→ Assignment
Set down a word-for-word copy of the data below, limited to the lines from the first through the line with "genus: Capricornis".

Stored data:
————
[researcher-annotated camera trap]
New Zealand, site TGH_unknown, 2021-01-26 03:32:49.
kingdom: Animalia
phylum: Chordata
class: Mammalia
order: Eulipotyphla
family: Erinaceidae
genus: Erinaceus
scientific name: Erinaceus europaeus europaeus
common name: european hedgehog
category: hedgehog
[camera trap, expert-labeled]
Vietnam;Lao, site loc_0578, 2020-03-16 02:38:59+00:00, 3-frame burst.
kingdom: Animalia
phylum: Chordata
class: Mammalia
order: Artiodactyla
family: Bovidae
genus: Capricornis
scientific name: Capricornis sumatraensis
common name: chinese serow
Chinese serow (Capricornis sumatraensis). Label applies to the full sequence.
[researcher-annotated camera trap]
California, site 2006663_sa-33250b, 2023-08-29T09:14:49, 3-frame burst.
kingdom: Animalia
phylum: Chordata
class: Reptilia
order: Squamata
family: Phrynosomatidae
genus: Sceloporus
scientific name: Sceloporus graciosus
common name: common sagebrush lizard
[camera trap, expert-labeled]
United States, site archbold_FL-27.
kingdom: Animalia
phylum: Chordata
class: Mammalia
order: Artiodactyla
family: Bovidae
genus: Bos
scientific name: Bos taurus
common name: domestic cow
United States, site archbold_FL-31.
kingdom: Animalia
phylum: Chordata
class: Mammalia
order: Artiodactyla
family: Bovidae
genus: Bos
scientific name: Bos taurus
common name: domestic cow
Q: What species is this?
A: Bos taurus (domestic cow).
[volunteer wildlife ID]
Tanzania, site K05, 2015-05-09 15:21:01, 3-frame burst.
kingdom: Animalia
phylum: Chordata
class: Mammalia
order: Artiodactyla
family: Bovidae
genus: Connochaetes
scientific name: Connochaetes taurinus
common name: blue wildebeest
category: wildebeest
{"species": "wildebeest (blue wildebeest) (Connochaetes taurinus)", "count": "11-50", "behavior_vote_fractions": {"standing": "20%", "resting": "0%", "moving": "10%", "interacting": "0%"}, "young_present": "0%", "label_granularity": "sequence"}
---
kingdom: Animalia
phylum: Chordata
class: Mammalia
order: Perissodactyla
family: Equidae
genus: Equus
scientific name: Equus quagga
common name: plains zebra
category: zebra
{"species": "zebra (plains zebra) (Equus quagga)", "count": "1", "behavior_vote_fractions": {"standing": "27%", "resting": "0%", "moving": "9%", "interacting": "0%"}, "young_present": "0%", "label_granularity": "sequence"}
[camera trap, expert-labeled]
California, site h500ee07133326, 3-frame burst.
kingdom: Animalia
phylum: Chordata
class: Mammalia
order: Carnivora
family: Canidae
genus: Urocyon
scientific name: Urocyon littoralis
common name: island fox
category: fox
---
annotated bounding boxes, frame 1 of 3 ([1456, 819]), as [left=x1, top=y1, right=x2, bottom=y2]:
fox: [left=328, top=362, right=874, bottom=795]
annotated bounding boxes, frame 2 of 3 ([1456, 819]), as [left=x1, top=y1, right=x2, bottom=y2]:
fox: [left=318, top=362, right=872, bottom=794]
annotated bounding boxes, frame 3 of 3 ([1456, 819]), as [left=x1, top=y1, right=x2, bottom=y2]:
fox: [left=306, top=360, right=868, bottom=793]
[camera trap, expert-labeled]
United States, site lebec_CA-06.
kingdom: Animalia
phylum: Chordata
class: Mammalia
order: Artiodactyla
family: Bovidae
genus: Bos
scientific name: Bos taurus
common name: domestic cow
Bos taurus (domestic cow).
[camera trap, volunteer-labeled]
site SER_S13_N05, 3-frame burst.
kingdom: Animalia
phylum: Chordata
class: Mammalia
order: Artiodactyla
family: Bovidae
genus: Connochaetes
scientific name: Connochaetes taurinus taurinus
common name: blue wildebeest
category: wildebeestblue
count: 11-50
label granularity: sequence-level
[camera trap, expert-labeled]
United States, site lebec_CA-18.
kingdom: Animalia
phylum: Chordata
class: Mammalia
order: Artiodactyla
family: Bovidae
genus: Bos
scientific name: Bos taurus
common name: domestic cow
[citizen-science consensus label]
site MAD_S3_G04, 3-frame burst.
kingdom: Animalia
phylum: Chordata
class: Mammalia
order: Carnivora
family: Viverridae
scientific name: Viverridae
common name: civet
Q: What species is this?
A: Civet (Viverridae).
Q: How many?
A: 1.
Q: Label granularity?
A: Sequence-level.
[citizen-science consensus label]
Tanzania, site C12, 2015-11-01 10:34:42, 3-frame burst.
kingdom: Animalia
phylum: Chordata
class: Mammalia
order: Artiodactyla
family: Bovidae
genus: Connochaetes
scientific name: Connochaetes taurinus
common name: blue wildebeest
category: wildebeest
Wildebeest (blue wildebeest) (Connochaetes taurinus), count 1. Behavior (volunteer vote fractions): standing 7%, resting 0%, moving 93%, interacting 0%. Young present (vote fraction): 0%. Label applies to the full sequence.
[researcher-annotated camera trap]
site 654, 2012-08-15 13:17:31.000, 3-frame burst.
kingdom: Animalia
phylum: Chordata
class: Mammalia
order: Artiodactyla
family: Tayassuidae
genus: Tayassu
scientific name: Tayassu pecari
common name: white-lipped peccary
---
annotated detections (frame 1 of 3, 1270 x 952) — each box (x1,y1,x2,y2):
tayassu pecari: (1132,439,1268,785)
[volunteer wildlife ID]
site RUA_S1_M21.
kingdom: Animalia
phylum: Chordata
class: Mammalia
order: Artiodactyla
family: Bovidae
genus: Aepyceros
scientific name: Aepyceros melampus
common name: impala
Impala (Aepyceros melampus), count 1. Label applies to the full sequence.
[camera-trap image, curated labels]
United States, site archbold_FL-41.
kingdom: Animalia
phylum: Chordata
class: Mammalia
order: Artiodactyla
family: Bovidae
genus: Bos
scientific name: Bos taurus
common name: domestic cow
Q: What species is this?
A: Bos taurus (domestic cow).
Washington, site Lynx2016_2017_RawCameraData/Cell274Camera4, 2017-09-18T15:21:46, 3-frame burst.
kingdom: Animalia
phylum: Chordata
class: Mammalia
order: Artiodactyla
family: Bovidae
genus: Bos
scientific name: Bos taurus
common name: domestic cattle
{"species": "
————
→ Completed exercise
[researcher-annotated camera trap]
New Zealand, site TGH_unknown, 2021-01-26 03:32:49.
kingdom: Animalia
phylum: Chordata
class: Mammalia
order: Eulipotyphla
family: Erinaceidae
genus: Erinaceus
scientific name: Erinaceus europaeus europaeus
common name: european hedgehog
category: hedgehog
[camera trap, expert-labeled]
Vietnam;Lao, site loc_0578, 2020-03-16 02:38:59+00:00, 3-frame burst.
kingdom: Animalia
phylum: Chordata
class: Mammalia
order: Artiodactyla
family: Bovidae
genus: Capricornis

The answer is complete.